O filósofo ainda continuou: “A maioria dos jornais me atribuiu razões pessoais, que eu estaria ferido porque Camus o conquistou antes de mim; que eu tinha receio de que Simone se mostrasse ciumenta; que eu seria uma “bela alma” que rejeitava todas as honras por orgulho. Tenho uma resposta muito simples: se tivéssemos um governo de Frente Popular e que tivesse me dado a honra de conceder-me um prêmio, eu o teria aceitado com prazer. De modo nenhum penso que os escritores devam ser cavalheiros solitários, ao contrário. Contudo, não devem meter-se em vespeiro.
O que mais me chateou nesse assunto são as cartas dos pobres. Os pobres para mim são pessoas que não têm dinheiro mas que estão suficientemente mistificadas para aceitar o mundo tal qual é. Essa gente forma legião. Escreveram-me cartas dolorosas: ‘Dê-me  a mim o dinheiro que você está rejeitando’.
No fundo o que escandaliza é que esse dinheiro não tenha sido recebido e gasto. Quando Mauriac escreve em sua agenda: “Eu o teria usado para reformar meu banheiro e a grade de meu jardim”, mostra-se maligno. Sabe que não provocará nenhum escândalo. Se tivesse distribuído esse dinheiro, o pessoal ficaria chocado. Rejeitá-lo é inadmissível. Um norte-americano escreveu: ‘Se me dão 100 dólares e os rejeito, não sou um homem’. Além do mais fica a ideia que um escritor não merece esse dinheiro. O escritor é um personagem suspeito. Não trabalha, ganha dinheiro e pode ser recebido, se o quiser, por um rei da Suécia. Isso já é escandaloso. Se, ademais, recusa o dinheiro que não mereceu, é o cúmulo. Considera-se natural que um banqueiro tenha dinheiro e não o dê. Todavia, que um escritor possa rejeitá-lo, isso não pode.

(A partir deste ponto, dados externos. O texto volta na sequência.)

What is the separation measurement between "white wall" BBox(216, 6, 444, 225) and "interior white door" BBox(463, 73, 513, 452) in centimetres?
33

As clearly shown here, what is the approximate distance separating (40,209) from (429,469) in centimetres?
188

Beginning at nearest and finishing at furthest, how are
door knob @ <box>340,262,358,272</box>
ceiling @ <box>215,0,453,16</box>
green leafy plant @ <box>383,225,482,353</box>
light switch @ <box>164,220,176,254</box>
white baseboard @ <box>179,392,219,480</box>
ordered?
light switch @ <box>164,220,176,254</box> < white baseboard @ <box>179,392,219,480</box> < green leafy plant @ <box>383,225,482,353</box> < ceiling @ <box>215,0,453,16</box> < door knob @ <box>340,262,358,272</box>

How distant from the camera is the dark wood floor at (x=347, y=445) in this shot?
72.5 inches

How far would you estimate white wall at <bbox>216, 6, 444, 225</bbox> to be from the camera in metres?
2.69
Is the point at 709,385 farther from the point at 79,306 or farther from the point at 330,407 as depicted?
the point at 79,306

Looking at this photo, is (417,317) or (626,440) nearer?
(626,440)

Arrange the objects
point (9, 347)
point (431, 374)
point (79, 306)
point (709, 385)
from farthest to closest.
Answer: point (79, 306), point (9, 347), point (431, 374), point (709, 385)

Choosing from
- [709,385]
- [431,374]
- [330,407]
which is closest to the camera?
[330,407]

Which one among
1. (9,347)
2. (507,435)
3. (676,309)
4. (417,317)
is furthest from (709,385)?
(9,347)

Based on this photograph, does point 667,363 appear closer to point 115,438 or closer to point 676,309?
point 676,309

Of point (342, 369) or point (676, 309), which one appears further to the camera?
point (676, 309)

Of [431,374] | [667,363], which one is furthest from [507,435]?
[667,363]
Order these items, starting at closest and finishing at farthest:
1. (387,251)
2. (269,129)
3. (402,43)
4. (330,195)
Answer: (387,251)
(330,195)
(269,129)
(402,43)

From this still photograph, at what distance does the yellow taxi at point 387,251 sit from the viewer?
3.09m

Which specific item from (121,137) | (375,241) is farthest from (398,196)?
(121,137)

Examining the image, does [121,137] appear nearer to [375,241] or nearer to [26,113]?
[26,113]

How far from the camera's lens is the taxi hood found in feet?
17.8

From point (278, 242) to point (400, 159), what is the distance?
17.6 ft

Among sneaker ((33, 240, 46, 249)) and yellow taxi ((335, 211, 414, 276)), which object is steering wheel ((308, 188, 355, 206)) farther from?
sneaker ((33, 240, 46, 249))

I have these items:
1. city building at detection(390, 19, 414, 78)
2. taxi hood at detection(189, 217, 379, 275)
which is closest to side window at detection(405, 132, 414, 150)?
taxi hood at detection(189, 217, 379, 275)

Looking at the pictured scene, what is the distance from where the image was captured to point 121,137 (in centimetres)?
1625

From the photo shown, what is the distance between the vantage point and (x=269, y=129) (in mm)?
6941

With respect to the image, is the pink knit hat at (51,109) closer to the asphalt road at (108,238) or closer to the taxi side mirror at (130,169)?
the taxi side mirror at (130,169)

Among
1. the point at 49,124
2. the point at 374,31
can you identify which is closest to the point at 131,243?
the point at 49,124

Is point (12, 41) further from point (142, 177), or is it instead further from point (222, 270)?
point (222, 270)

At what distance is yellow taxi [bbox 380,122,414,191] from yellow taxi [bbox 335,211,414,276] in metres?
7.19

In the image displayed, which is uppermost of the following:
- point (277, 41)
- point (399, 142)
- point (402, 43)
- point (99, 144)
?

Tudo isto é o mundo do dinheiro e as relações com o dinheiro são sempre falsas.  Rejeito milhões e me criticam, porém ao mesmo tempo me dizem que venderei mais livros, porque o pessoal vai dizer: ‘Quem é este desequilibrado que cospe em tamanha dinheirama?’ Meu gesto, portanto, vai me trazer mais dinheiro. É absurdo, no entanto nada posso fazer. O paradoxal é que, rejeitando o prêmio, não acontece nada. Aceitando-o, eu teria me deixado recuperar pelo sistema”, completou Sartre.

Existencialismo de esquerda

Em seus romances, ensaios e peças de teatro, Sartre promovia a filosofia do existencialismo, argumentando que cada indivíduo deve criar e dar sentido a sua própria vida porque a vida em si não tem sentido inato.
Jean-Paul Sartre e sua companheira, Simone de Beauvoir, se encontram com Ernesto Che Guevara em Cuba em 1960
O filósofo estudou na prestigiosa Escola Normal Superior entre 1924 e 1929, onde conheceu Simone de Beauvoir, que viria a ser sua companheira pela vida afora e também escritora. Ele  tornou-se professor de filosofia e lecionou em Le Havre, Laon e Paris. Em 1938, seu primeiro romance, Náusea, foi publicado. A narrativa adota a forma de diário de um intelectual obcecado por café.
Em 1939, Sartre foi convocado para lutar na Segunda Guerra Mundial. Feito prisioneiro pelos alemães por cerca de um ano, participou, quando libertado, da Resistência Francesa.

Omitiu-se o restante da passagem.